**TASK STATEMENT**
Reproduce each line of the data below word for word, leaving the pictures out of your answer.

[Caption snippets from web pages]
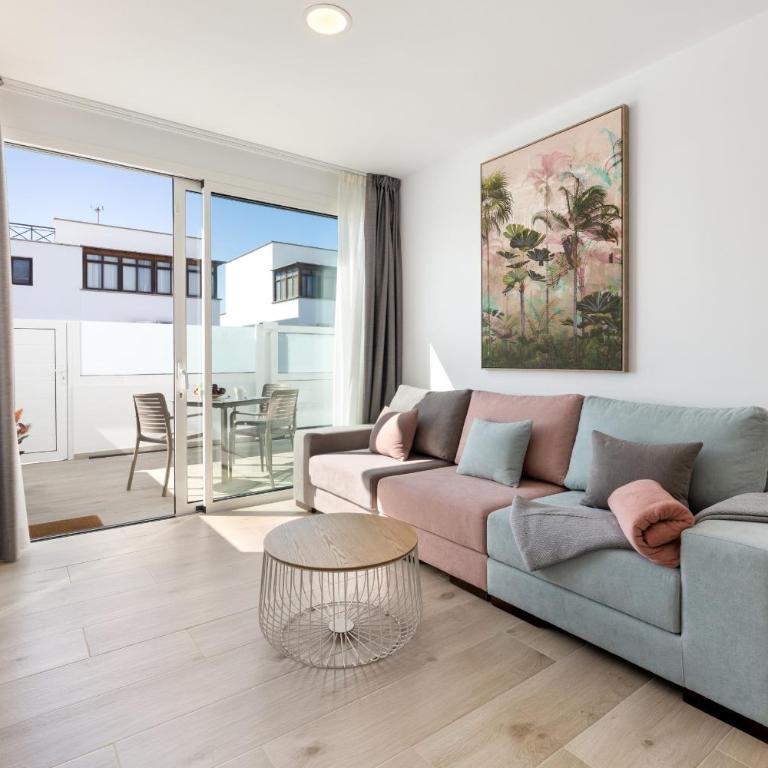Merlin 14 V1 - Apartamento - 12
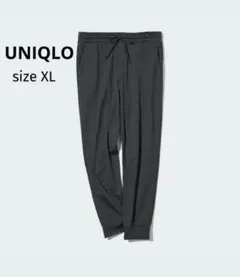 UNIQLO ユニクロ ウルトラストレッチ アクティブ ジョガーパンツ XL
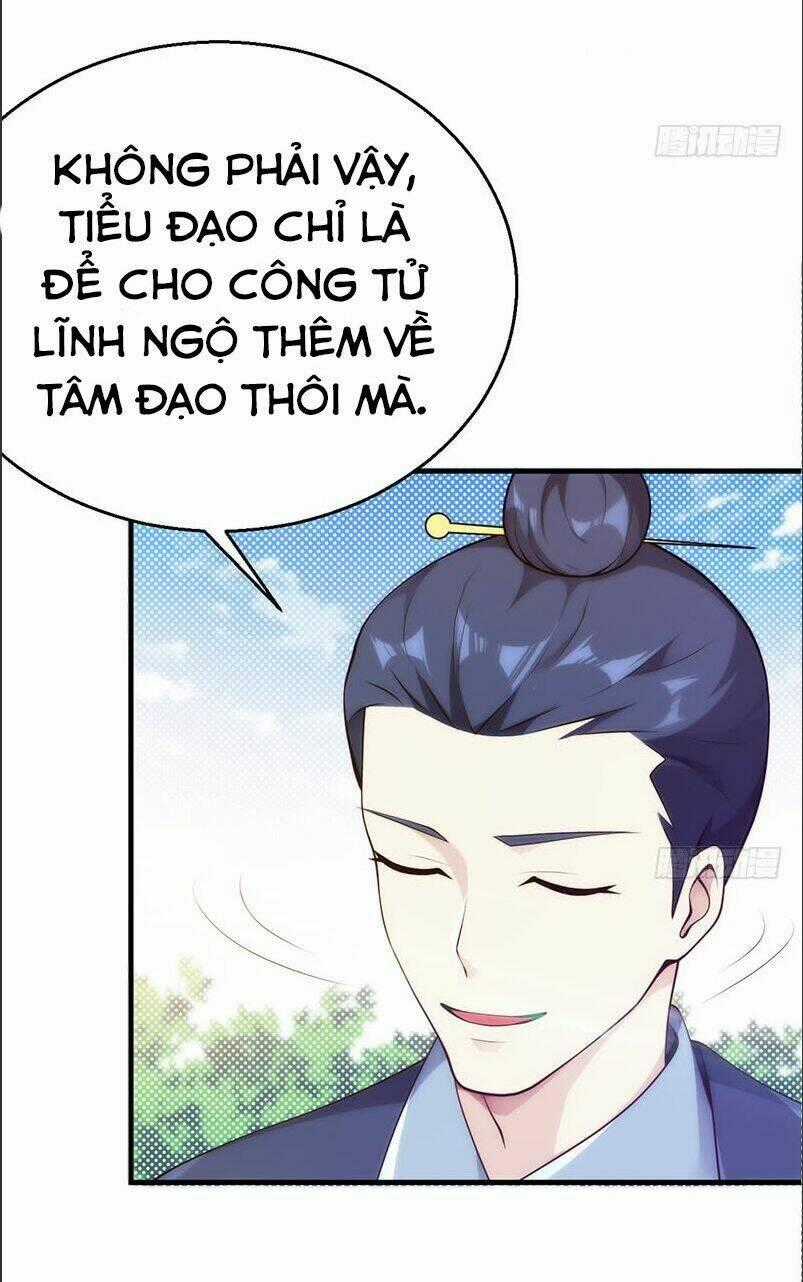 Thiên Hạ Kiếp Chapter 24 trang 44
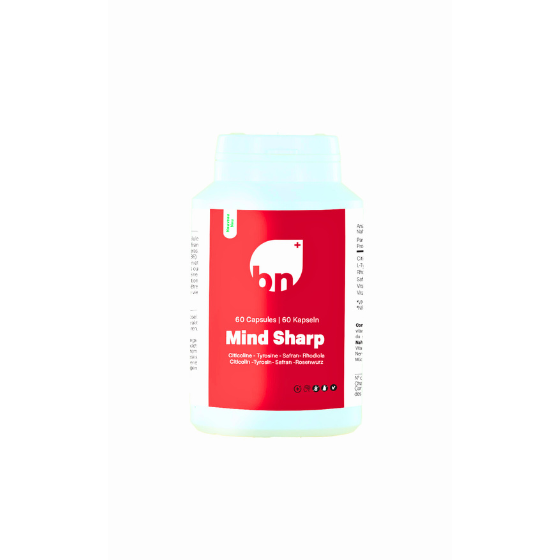 Mind Sharp Box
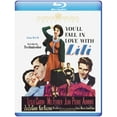 thumbnail image 1 of Warner Bros - Lili [BLU-RAY], 1 of 1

**YOUR SOLUTION**
Merlin 14 V1 - Apartamento - 12
 UNIQLO ユニクロ ウルトラストレッチ アクティブ ジョガーパンツ XL
 Thiên Hạ Kiếp Chapter 24 trang 44
 Mind Sharp Box
 thumbnail image 1 of Warner Bros - Lili [BLU-RAY], 1 of 1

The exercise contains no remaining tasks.